The business model also rests on the VVV token, launched in January, which can be staked to earn a daily allowance of free queries in the form of a DIEM token. The approach draws mixed reactions from AI market analysts, since it ties a speculative crypto market to a service meant to compete with giants like OpenAI and Google.

What It Means for European Users

The growing popularity of models that don't log conversations fits into louder concerns about what major AI providers do with customer data, especially after a string of controversies over leaked prompts and hidden telemetry in coding tools. For businesses and individual users in the European Union, where data protection rules are far stricter than in the United States, a tool that claims not to store query content offers a real argument for testing alternatives to ChatGPT or Claude.

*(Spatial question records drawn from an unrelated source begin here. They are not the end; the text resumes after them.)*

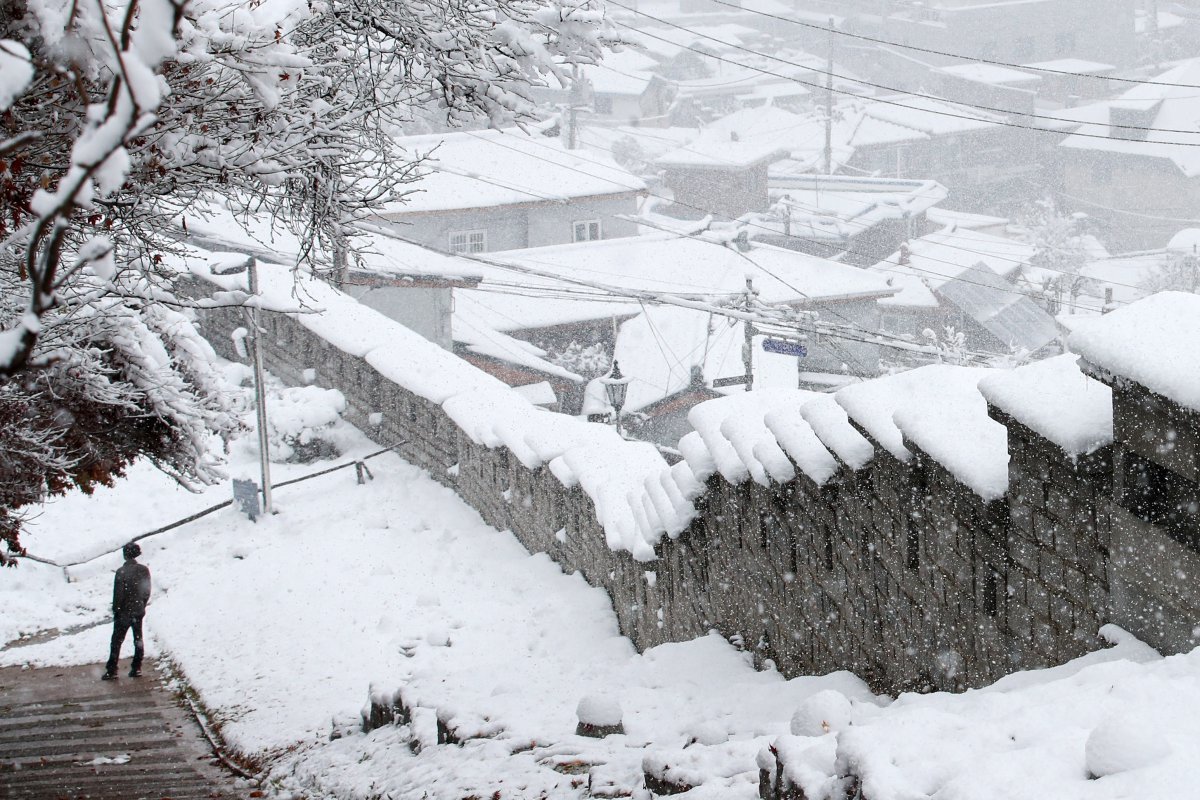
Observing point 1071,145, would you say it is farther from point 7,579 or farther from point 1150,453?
point 1150,453

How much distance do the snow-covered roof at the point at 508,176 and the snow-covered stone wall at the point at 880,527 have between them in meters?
24.4

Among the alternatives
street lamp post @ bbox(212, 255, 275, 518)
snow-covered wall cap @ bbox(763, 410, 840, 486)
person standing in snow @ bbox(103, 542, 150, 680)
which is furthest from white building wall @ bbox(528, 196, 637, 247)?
snow-covered wall cap @ bbox(763, 410, 840, 486)

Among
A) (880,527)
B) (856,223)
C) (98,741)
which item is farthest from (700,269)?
(880,527)

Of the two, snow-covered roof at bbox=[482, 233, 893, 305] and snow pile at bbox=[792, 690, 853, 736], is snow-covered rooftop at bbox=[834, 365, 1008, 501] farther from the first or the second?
snow-covered roof at bbox=[482, 233, 893, 305]

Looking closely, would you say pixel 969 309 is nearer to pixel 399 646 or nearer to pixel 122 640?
pixel 399 646

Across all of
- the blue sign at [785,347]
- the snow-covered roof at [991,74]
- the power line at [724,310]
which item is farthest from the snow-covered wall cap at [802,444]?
the snow-covered roof at [991,74]

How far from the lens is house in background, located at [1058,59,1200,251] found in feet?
157

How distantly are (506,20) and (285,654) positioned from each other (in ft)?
20.3

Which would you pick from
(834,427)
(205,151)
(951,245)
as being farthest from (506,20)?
(951,245)

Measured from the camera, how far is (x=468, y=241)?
34188 mm

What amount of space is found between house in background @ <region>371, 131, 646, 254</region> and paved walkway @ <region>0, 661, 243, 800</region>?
23.4 metres

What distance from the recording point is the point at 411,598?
423 inches

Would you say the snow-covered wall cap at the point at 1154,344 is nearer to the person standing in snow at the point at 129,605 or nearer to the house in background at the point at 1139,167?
the person standing in snow at the point at 129,605

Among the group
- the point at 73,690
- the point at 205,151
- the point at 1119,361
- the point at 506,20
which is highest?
the point at 506,20
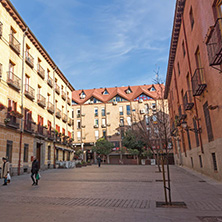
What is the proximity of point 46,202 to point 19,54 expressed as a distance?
16990 mm

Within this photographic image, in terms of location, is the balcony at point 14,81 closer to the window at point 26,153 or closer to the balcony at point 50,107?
the window at point 26,153

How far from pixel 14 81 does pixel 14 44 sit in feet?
11.2

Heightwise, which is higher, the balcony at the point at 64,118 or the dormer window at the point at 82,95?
the dormer window at the point at 82,95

At the same time, experts point out that the absence of content filters, which Venice AI treats as a competitive advantage, carries its own risk of abuse, from generating disinformation to producing content that breaks the law. Still, the company's rising valuation shows that part of the market is willing to pay a premium for privacy at the cost of some of the safeguards offered by bigger players.

Venice AI plans to put the new capital toward building out its infrastructure and further scaling the number of models it supports. The company hasn't yet disclosed plans for a more organized push into European markets, but a growing share of users from outside the United States suggests demand for the service extends beyond the American market.